なぜ「都会の若者」は免許を取っても車を買わないのか? 地方の高級ミニバン志向と対比する、所有意識の崩壊とは
若者のクルマ離れは都市と地方で二極化。都市部では免許保有者が10年で約95万人減少、所有よりカーシェアを選ぶ一方、地方では必需品かつステータスとして高級車志向も根強い現実が浮かぶ。
二極化する価値観
都市部と地方における若者のクルマ離れは、単なる嗜好の差ではなく、生活環境と価値観の二極化である。都市部では公共交通やカーシェア、マイクロモビリティの普及により、移動手段としてのクルマの必然性は薄れ、「利用型」の意識が強い。地方では生活圏の広さや公共交通の衰退により、クルマは必需品であり、所有や車種選択に価値を見出す傾向が残る。

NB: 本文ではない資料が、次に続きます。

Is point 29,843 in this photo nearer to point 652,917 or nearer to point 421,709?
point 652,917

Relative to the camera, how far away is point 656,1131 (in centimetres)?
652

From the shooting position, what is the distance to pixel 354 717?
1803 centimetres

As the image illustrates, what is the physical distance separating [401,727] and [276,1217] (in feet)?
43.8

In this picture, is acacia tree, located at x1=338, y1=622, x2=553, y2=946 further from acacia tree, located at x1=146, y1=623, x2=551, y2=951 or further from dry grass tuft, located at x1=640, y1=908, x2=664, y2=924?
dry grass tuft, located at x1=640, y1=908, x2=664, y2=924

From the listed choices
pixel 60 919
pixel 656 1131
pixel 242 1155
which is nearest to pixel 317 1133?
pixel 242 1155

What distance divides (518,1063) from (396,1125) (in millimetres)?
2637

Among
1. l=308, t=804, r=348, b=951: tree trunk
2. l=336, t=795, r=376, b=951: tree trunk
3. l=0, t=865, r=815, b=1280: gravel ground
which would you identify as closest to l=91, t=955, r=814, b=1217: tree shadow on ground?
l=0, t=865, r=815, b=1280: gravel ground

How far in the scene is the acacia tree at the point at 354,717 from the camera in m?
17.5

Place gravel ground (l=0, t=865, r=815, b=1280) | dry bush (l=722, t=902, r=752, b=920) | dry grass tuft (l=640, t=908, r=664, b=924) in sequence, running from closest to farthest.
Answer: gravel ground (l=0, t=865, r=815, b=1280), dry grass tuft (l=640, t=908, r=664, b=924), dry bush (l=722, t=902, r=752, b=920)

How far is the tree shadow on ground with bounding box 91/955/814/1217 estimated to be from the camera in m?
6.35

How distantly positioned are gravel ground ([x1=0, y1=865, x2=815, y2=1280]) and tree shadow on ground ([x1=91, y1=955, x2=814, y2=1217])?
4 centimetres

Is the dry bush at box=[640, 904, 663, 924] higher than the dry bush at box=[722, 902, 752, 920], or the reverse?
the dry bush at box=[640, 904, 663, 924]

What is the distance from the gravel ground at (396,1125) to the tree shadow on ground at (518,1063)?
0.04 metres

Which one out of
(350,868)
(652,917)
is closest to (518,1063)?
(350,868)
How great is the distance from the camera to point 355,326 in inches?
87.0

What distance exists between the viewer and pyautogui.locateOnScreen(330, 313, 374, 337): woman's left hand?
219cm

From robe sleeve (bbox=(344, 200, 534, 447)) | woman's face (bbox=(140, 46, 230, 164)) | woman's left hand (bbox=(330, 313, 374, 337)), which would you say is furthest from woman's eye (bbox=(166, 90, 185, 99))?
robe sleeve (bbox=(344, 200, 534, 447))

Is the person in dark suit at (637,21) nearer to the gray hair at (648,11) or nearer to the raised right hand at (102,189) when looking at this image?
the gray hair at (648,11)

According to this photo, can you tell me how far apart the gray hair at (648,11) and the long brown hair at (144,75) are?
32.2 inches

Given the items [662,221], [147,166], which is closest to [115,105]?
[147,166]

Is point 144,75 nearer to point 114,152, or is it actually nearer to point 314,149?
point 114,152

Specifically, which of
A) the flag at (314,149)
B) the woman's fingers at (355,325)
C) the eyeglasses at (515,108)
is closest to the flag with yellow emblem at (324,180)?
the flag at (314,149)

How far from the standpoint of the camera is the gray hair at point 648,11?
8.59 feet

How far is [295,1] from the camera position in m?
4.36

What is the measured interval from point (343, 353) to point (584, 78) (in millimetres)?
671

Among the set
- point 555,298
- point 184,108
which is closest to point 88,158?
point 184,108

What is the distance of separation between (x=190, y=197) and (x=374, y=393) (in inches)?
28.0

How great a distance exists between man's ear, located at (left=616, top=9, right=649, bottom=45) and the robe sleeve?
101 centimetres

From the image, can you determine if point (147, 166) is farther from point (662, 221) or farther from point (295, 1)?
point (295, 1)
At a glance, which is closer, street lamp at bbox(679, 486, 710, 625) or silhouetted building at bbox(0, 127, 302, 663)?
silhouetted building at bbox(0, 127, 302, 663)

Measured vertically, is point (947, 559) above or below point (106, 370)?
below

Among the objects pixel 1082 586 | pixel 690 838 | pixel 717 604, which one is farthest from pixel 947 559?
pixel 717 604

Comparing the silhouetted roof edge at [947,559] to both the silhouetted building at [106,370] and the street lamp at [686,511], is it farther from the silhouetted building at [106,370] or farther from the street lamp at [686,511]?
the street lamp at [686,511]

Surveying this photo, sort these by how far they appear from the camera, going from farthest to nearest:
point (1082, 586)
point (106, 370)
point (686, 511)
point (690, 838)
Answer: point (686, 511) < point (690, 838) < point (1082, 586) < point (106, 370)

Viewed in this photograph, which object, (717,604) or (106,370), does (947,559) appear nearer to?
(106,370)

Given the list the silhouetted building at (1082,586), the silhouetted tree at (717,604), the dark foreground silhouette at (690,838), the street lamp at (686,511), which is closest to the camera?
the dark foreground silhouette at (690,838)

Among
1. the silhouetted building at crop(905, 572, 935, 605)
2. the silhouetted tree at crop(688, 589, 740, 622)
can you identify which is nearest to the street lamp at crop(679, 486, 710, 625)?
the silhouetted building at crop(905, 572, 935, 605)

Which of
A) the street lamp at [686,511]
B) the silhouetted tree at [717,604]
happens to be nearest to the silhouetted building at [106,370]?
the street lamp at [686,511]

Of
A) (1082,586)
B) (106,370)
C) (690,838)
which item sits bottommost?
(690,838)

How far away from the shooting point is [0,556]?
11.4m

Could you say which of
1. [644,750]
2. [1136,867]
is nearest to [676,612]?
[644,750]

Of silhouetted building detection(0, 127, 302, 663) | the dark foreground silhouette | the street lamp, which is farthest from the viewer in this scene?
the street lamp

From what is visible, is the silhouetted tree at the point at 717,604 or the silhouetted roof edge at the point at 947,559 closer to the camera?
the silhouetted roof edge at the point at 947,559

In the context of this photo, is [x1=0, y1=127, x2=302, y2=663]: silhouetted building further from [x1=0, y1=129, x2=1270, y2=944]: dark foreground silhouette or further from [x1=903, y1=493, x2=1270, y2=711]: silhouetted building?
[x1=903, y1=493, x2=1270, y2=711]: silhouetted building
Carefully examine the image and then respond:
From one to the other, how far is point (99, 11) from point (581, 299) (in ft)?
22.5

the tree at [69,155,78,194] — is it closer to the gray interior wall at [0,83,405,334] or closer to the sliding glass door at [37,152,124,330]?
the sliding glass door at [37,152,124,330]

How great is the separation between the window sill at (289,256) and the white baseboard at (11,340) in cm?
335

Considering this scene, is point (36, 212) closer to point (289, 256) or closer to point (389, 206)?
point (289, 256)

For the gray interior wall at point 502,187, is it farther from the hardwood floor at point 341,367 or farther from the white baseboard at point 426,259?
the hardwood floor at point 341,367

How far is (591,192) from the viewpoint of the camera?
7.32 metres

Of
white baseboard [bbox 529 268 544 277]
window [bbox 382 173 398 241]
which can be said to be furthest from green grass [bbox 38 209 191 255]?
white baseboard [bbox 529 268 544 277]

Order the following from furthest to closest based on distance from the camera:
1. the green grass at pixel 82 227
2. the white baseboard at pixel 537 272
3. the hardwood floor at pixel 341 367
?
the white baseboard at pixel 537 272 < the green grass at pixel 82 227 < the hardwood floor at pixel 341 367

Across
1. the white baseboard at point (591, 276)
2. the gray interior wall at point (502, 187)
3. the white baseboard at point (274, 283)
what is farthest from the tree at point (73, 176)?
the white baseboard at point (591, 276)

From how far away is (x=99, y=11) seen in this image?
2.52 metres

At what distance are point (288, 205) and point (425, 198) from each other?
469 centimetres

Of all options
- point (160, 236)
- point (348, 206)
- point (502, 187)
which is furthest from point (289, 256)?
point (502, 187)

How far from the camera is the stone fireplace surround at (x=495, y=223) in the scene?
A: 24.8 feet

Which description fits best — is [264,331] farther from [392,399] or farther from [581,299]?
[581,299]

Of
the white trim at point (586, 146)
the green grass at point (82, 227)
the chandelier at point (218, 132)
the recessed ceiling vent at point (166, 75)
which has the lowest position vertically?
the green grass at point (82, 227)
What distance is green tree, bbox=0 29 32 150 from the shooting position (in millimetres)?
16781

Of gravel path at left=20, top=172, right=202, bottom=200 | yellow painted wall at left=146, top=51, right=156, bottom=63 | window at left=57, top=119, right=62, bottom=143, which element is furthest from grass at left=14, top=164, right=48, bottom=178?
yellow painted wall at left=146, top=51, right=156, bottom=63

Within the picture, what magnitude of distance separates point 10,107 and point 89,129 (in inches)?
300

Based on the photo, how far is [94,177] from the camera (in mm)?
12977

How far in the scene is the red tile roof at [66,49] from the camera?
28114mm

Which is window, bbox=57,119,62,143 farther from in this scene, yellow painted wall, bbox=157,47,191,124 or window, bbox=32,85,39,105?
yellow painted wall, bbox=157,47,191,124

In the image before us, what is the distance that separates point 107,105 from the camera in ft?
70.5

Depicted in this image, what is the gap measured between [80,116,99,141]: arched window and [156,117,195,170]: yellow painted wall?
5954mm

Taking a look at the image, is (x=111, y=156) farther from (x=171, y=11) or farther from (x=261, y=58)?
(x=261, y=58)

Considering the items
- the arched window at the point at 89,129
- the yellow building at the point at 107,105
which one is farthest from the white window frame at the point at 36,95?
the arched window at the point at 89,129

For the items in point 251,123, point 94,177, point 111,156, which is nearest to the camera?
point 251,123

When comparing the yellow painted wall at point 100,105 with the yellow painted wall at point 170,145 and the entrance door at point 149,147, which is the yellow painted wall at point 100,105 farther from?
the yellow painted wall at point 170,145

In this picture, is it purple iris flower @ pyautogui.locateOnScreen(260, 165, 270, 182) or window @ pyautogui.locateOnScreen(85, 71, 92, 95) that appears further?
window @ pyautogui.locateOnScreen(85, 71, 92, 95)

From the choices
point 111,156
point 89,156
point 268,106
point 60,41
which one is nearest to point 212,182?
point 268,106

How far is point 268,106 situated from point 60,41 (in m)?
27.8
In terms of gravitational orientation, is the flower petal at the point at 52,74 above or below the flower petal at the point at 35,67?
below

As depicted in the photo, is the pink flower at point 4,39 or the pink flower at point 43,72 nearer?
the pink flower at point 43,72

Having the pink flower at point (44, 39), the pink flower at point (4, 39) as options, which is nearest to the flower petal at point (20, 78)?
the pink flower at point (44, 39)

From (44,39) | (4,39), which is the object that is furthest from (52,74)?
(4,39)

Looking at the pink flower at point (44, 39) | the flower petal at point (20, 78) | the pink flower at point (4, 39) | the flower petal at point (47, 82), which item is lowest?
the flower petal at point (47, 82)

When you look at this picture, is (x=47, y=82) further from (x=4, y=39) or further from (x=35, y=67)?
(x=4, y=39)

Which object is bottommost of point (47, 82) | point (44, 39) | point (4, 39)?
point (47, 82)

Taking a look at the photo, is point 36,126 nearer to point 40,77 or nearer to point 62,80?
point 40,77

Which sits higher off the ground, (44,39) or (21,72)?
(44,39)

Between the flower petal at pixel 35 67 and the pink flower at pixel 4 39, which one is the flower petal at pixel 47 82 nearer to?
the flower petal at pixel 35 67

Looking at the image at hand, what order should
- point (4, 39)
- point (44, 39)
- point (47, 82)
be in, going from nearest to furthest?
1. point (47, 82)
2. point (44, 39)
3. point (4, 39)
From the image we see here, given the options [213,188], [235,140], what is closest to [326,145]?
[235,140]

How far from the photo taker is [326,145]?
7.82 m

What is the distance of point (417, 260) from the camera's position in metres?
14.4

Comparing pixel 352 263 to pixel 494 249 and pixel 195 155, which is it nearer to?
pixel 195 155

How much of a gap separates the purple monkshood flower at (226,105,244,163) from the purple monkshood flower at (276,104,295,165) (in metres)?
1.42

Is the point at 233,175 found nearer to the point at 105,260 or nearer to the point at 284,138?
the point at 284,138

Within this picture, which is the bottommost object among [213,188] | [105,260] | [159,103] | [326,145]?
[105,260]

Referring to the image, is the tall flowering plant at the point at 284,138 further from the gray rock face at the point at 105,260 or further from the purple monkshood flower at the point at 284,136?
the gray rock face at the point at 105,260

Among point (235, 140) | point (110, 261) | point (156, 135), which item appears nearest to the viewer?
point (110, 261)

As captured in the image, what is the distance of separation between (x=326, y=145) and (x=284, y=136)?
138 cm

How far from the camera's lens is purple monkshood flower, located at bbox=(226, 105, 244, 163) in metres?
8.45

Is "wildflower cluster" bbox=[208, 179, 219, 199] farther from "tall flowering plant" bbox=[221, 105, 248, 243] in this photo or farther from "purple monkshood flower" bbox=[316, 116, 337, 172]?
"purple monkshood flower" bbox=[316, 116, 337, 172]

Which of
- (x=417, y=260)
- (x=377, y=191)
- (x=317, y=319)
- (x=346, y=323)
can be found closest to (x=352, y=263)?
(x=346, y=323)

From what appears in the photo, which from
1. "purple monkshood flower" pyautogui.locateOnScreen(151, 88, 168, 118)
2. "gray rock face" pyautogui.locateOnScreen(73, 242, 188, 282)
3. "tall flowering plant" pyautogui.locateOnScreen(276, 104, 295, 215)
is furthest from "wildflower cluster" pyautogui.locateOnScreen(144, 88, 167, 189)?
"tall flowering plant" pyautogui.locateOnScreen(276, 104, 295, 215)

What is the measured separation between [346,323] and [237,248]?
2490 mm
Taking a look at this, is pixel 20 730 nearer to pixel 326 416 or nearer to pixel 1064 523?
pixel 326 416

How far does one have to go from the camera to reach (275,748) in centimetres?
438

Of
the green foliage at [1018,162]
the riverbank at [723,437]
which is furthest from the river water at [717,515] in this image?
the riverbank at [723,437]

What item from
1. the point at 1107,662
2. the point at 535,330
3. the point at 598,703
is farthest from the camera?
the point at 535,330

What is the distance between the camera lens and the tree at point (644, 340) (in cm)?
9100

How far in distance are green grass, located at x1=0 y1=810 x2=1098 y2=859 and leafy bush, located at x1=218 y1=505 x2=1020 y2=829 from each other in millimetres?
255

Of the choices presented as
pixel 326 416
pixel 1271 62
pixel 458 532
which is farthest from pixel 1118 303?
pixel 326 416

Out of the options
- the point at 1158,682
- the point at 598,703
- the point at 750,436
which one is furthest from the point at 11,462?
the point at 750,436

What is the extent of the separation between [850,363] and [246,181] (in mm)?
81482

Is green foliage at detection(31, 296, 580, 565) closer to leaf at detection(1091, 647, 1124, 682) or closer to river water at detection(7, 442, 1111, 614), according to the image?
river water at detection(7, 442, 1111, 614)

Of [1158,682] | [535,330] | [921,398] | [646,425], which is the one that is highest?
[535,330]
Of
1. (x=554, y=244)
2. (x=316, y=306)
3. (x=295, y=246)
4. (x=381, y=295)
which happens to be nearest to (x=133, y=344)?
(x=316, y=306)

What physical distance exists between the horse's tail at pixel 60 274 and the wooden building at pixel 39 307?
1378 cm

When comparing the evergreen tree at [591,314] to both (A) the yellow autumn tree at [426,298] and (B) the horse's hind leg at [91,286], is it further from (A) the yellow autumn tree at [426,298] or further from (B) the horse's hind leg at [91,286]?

経済状況の変化や保険料・車両価格の上昇も、都市部での所有意識低下を加速させる一方、地方では高級車志向やマイルドヤンキー文化を通じて、所有の価値が維持される構造を生んでいる。メーカーは地域差を理解し、物理的な製品提供だけでなく、利用体験やコミュニティ価値を伴うサービス設計を進めることで、次世代のクルマ文化を支える必要がある。